§ **ARTICLE**

-- -- --

‘I get to enjoy my day’
Earla Nibbie Bess (Delano Williams photos)
Earla Nibbie Bess (Delano Williams photos)

– Winiperu farmer revels in daily life on the farm

THE pumpkins that Earla Nibbie Bess reaped from her farm were huge. She’d fetch them one by one from the farm to her home in Winiperu and wait for the central logging company in the village to come and pick them up from her.

As you can imagine, hard work was required of Earla, now 78 years old, and all other farmers back in the days, especially at a remote location such as Winiperu, where certain peculiar challenges are presented.

With roots in Wakenaam Island, the mother of 11 has lived most of her life in Winiperu. When she first arrived in the village, she can still remember her conversation with the local pastor about how she needed land to build a house and farm.

There is no electricity or phone signal in Winiperu

The pastor directed her to the authorities in Bartica, where she subsequently went with her husband and children; she received all that she was hoping for.

-- -- --

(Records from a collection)
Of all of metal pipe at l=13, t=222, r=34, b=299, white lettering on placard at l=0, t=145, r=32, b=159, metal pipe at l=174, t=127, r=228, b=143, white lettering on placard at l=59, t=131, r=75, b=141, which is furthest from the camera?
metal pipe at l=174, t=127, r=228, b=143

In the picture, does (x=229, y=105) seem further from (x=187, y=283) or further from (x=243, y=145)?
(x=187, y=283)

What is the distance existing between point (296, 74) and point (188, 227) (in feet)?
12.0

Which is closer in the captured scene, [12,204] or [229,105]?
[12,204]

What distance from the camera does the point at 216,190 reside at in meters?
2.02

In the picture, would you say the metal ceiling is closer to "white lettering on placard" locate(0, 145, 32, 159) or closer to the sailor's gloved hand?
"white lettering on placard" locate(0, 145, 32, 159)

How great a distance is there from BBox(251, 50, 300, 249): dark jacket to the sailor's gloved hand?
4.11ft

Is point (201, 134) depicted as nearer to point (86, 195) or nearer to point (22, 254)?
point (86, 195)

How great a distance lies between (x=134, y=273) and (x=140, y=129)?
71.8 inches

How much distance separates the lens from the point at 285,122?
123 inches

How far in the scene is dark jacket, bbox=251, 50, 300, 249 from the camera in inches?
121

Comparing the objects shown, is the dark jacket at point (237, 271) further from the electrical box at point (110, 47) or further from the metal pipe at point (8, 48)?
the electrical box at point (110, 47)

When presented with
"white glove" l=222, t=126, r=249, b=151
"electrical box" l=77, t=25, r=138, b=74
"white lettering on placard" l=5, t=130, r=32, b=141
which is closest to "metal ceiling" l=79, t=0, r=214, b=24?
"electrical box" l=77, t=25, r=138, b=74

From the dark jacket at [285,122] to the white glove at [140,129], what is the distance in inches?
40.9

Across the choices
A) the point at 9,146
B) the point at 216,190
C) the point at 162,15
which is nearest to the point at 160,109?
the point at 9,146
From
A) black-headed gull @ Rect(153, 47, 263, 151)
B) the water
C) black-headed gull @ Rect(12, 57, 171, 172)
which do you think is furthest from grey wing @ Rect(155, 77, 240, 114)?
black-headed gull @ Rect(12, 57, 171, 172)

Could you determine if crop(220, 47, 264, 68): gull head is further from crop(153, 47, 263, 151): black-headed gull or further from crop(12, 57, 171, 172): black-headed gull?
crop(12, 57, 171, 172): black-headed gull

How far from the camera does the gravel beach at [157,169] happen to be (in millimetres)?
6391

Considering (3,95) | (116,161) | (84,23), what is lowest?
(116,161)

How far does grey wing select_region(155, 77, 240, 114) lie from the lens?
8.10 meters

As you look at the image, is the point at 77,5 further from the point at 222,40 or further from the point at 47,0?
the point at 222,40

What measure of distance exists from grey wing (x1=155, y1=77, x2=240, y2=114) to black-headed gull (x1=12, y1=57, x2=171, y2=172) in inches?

-- -- --

§ **WORK TO COMPLETE**
1/ In the article about the Winiperu farmer, retype the stretch from "THE pumpkins that" through "house and farm.".
2/ In the article about the Winiperu farmer, where does Earla Nibbie Bess have her roots?

§ **ANSWERS FOR THE EXERCISE**
1/
THE pumpkins that Earla Nibbie Bess reaped from her farm were huge. She’d fetch them one by one from the farm to her home in Winiperu and wait for the central logging company in the village to come and pick them up from her.

As you can imagine, hard work was required of Earla, now 78 years old, and all other farmers back in the days, especially at a remote location such as Winiperu, where certain peculiar challenges are presented.

With roots in Wakenaam Island, the mother of 11 has lived most of her life in Winiperu. When she first arrived in the village, she can still remember her conversation with the local pastor about how she needed land to build a house and farm.

2/ Wakenaam Island.